To learn what made sugar so deadly in mice with IBD symptoms, the team looked at the animals' colons. Also known as the large intestine, the colon is lined with a layer of epithelial cells that are arranged in finger-like projections called crypts. In a healthy colon, these cells are continually replenished by dividing stem cells at the bottom of each crypt.
"The colon epithelium is like a conveyor belt," said Hand, who is also director of Pitt's Gnotobiotic Animal Core Laboratory. "It takes five days for cells to travel through the circuit from the bottom to the top of the crypt, where they are shed into the colon and defecated out. You essentially make a whole new colon every five days."
When mice on the high-sugar diet were given DSS, that circuit collapsed, said Hand. In some of the animals, the protective layer of epithelial cells was completely lost, causing the colon to be full of blood and immune cells.
Unexpectedly, a high-sugar diet was similarly lethal in germ-free mice treated with DSS, showing that sugar affects the colon directly and is not dependent on the gut microbiome as the researchers had predicted.
Next, the team tested how sugar affected mouse and human colonoids, poppy seed-sized miniature intestines that can be grown in a lab dish. As concentrations of glucose, sucrose or fructose increased, fewer colonoids developed and they grew slower, evidence that sugar impaired cell division.

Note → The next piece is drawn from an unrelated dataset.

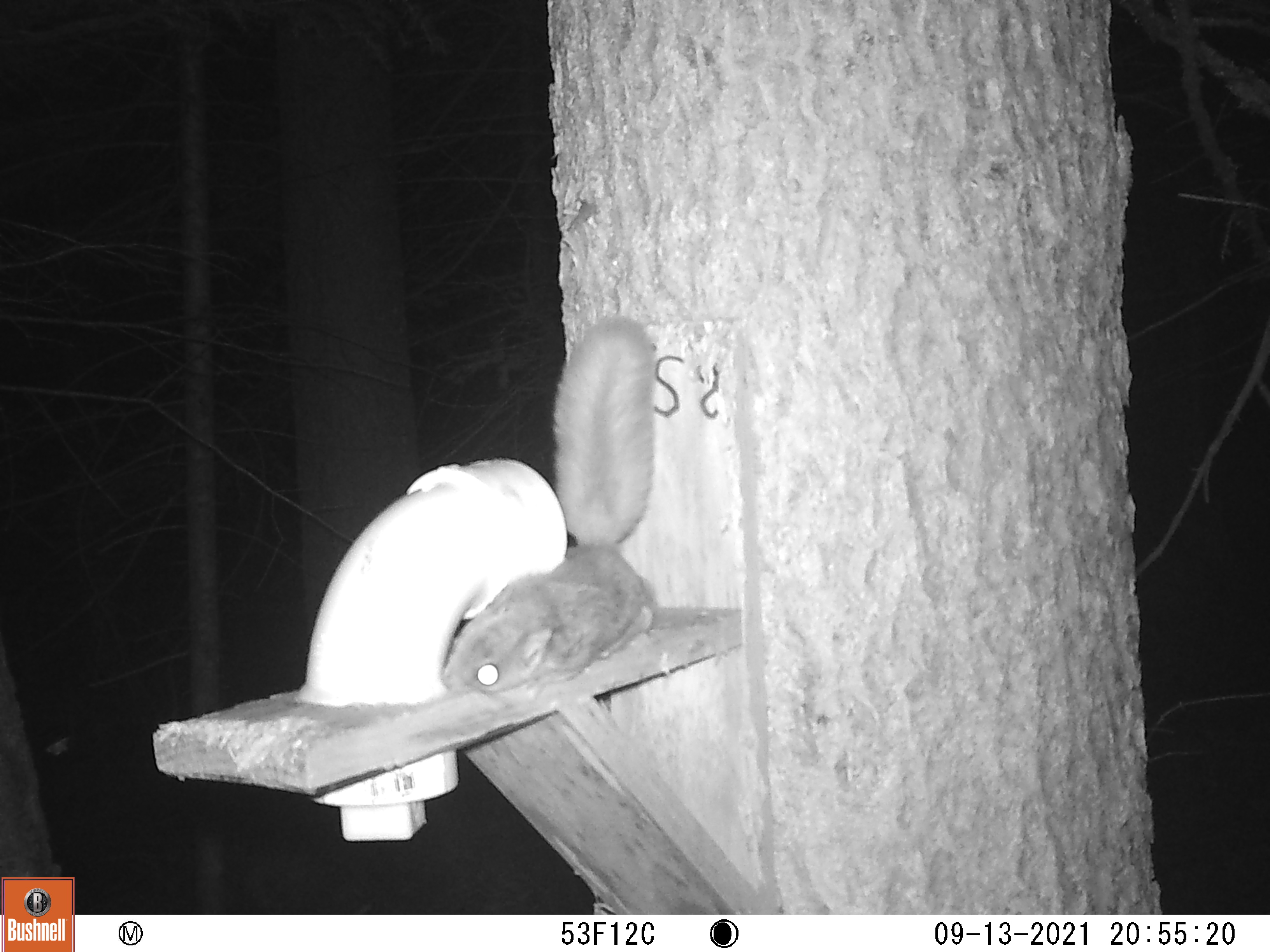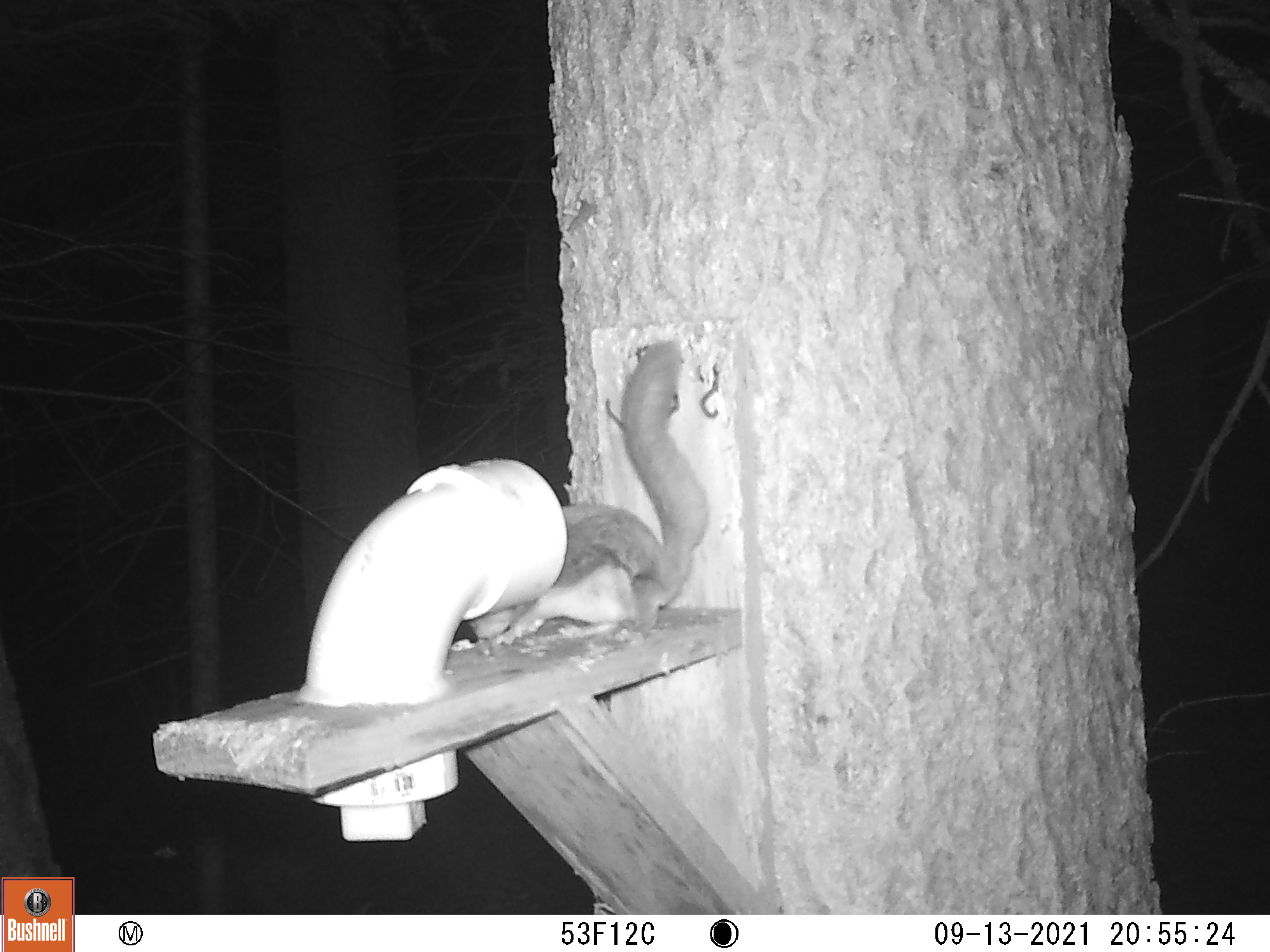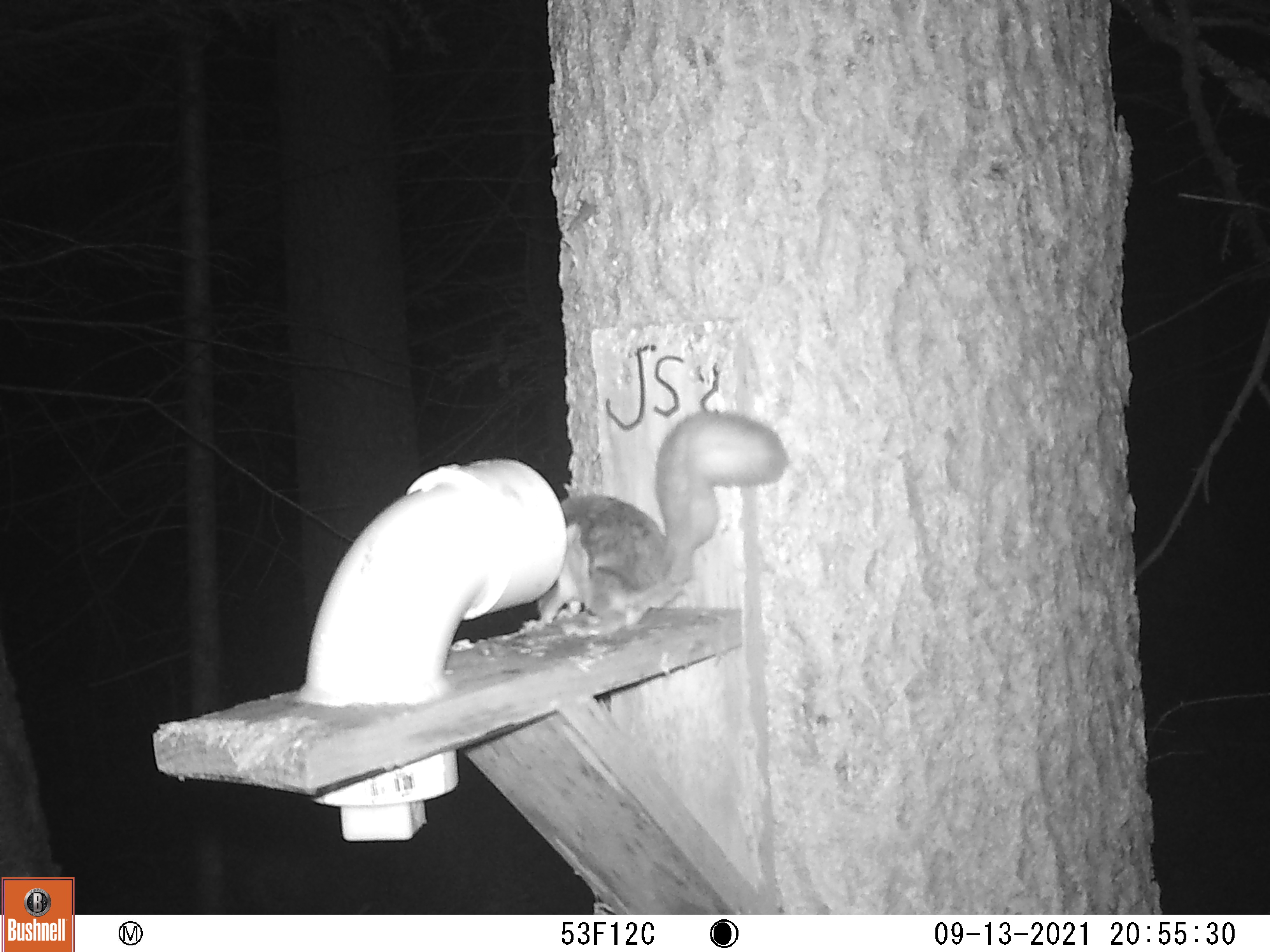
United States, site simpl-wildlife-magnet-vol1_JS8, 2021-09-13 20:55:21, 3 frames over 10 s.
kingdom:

"We found that stem cells were dividing much more slowly in the presence of sugar -- likely too slow to repair damage to the colon," said Hand. "The other strange thing we noticed was that the metabolism of the cells was different. These cells usually prefer to use fatty acids, but after being grown in high-sugar conditions, they seemed to get locked into using sugar."

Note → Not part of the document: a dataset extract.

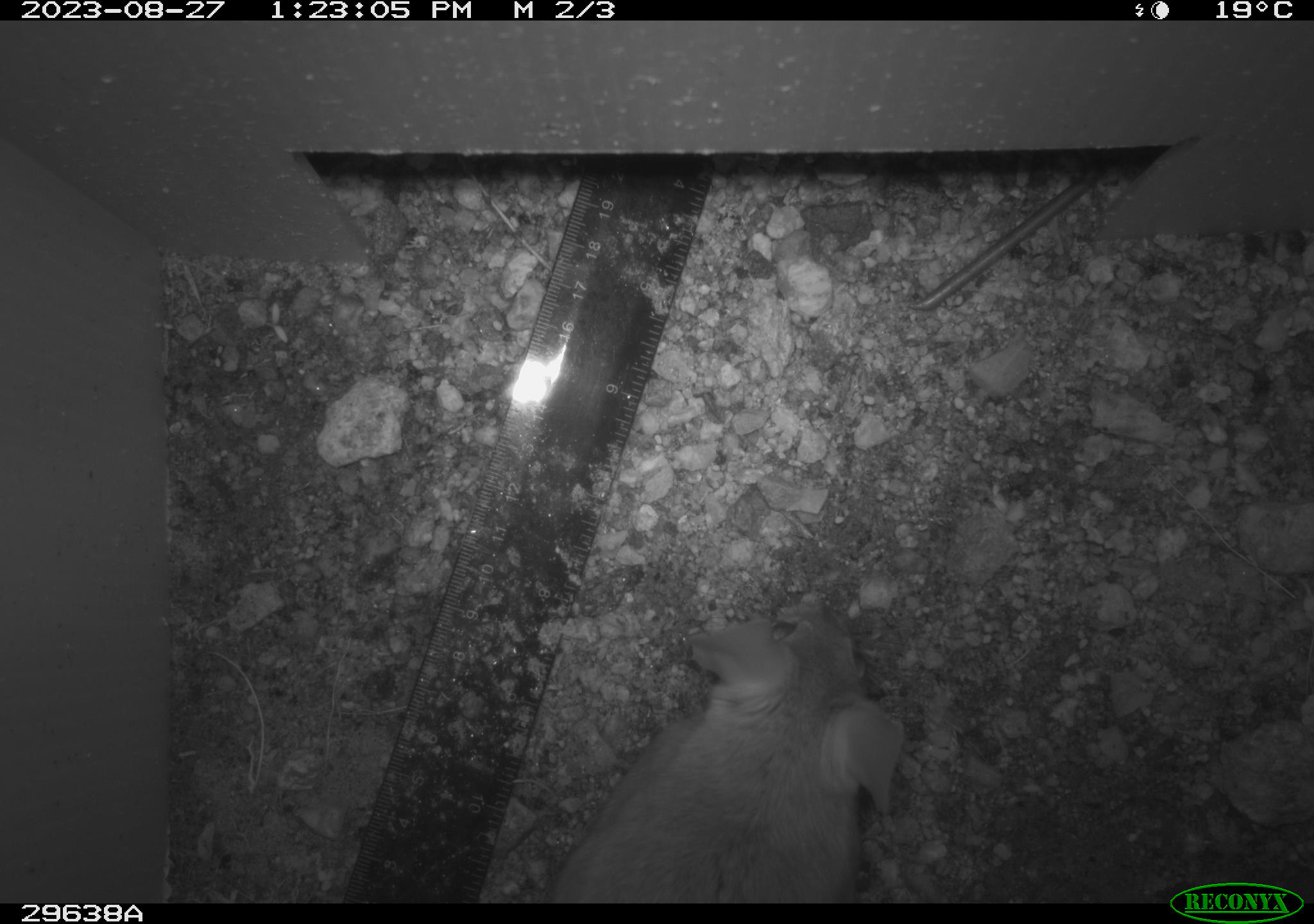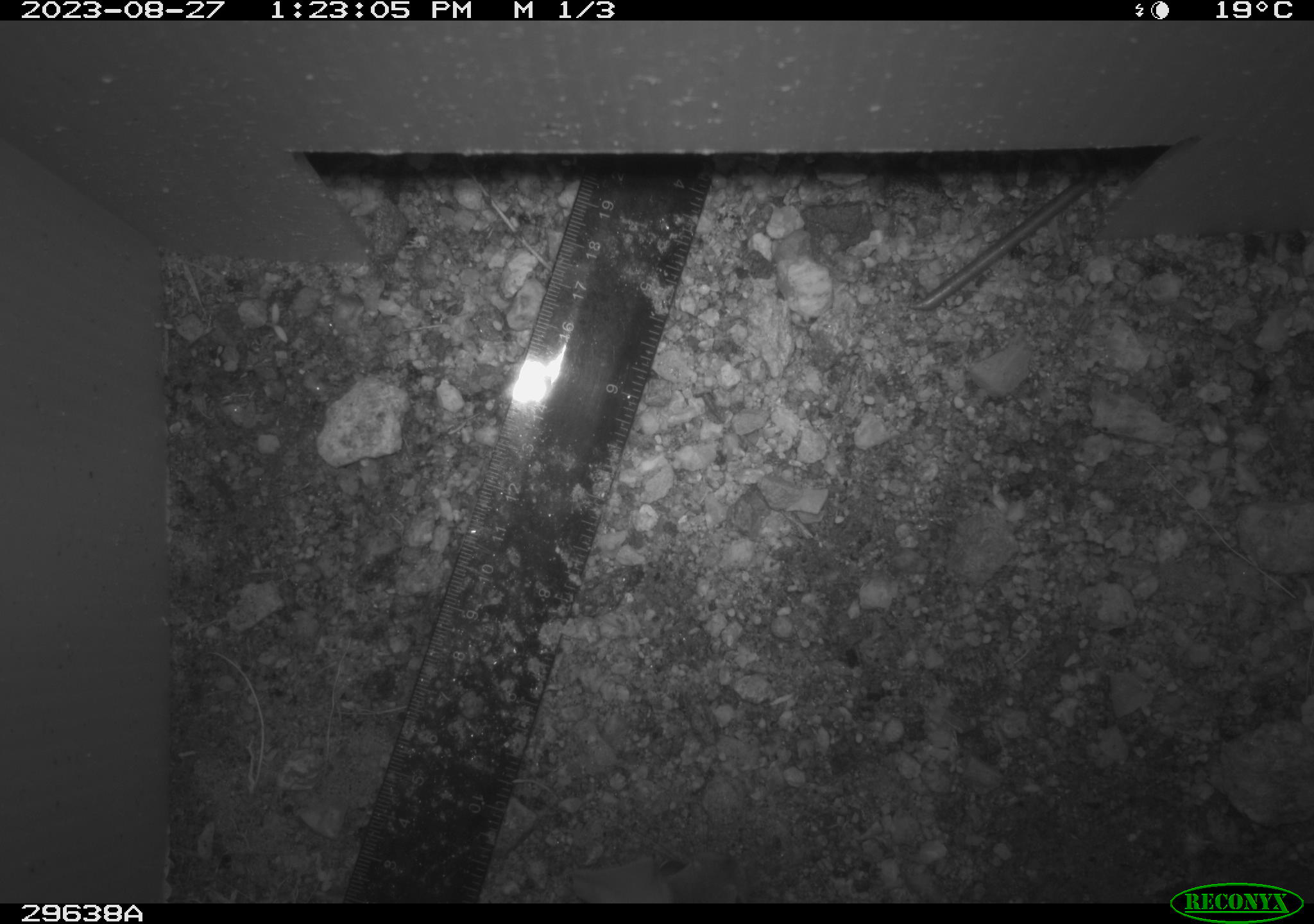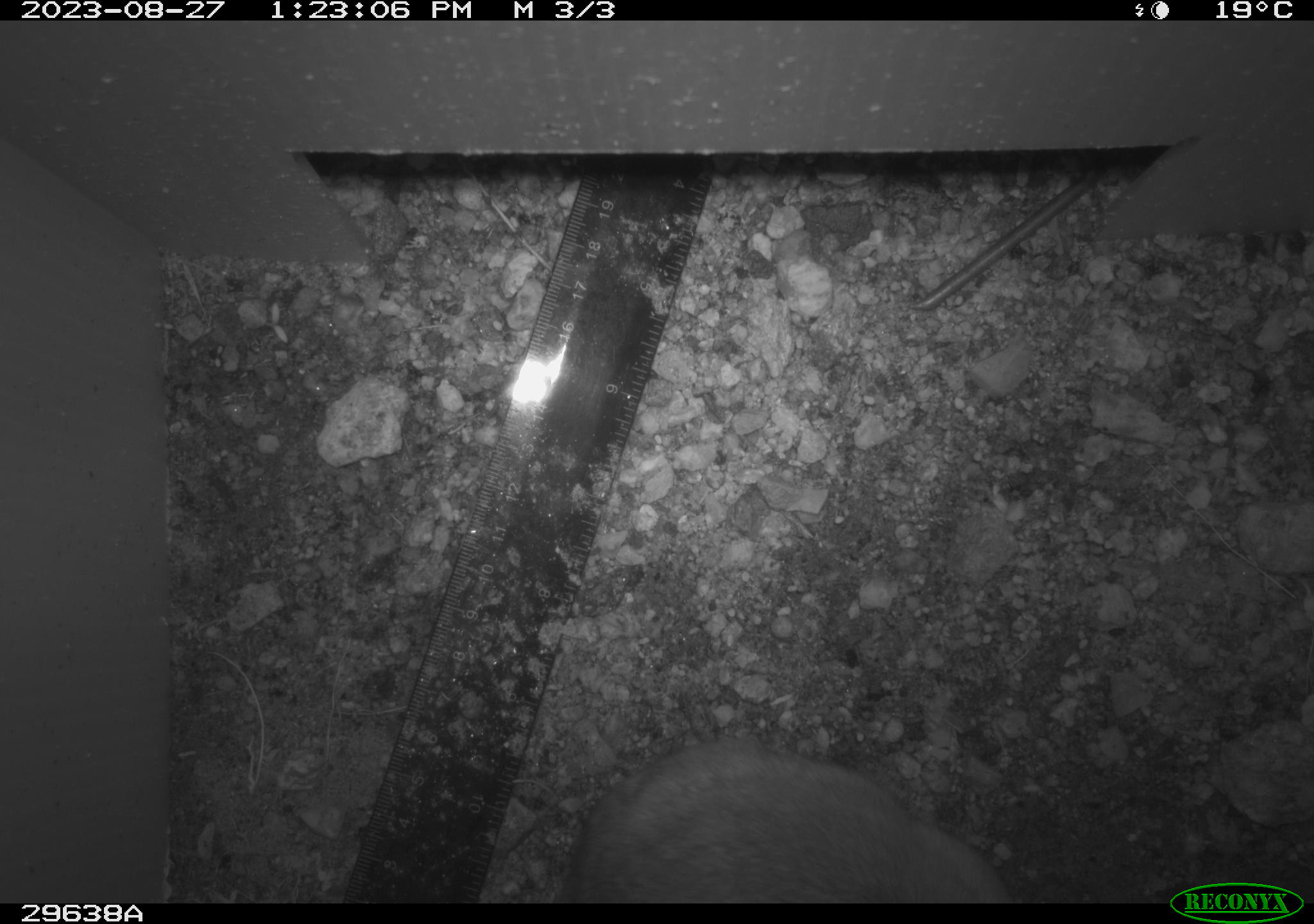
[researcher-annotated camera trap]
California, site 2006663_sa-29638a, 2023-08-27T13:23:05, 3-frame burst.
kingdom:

In sugary conditions, the cells had vastly altered metabolic pathways, and they produced lower levels of ATP, the energy-providing molecule that drives cellular processes. The researchers suspect that this rewiring of cellular pathways inhibits the capacity of stem cells to divide, slowing renewal of the colon lining and accelerating gut damage in IBD.
According to Hand, these findings could help explain other research that has linked sweetened beverages, including sodas, soft drinks and juices, to negative outcomes in IBD patients.
"If you eat an apple or an orange, you're eating a lot of sugar, but that sugar is tied up in the fruit's cells, so it takes a long time to digest and open up those cells to get the sugar," said Hand. "Whereas if you drink a soda, the sugar is available almost the second it hits your intestine, and it's easy to drink a huge amount of sugar in a very short time. Our research suggests that consuming high levels of sugar could have negative outcomes for repairing the colon in patients with inflammatory bowel disease."
Hand said that future research, done in in collaboration with coauthor Semir Beyaz, Ph.D., assistant professor at Cold Spring Harbor Laboratory, will focus on understanding how diet and immune response can affect IBD.
"I think that we need to investigate more deeply what diets are going to benefit patients who have intestinal damage, whether that be from IBD or from radiation therapy to treat colon cancer," said Hand. "It's about a nutraceutical approach to colon damage, or the idea of finding the right diet for a particular patient."
Other authors on the study were Junyi Ji, B.Med., of Tsinghua University; Kadir Ozler, B.S., Onur Eskiocak, B.S., and Brian Yueh, B.S., of Cold Spring Harbor Laboratory; and Heather L. Mentrup, Ph.D., Rachel Cumberland, B.A., Ashley V. Menk, B.S., Natalie Rittenhouse, B.S., Chris W. Marshall, Ph.D., Pailin Chiaranunt, B.S., Xiaoyi Zhang, M.D., Ph.D., Lauren Mullinax, M.D., Abigail Overacre-Delgoffe, Ph.D., Vaughn S. Cooper, Ph.D., Amanda C. Poholek, Ph.D., Greg M. Delgoffe, Ph.D., and Kevin P. Mollen, M.D., all of Pitt or UPMC.
This work was supported by the Richard King Mellon Institute for Pediatric Research, the National Institutes of Health (T32AI089443-10), the Damon Runyon Cancer Research Foundation (2360-19), the Kenneth Rainin Foundation and the Cancer Center Support Grant (5P30CA045508).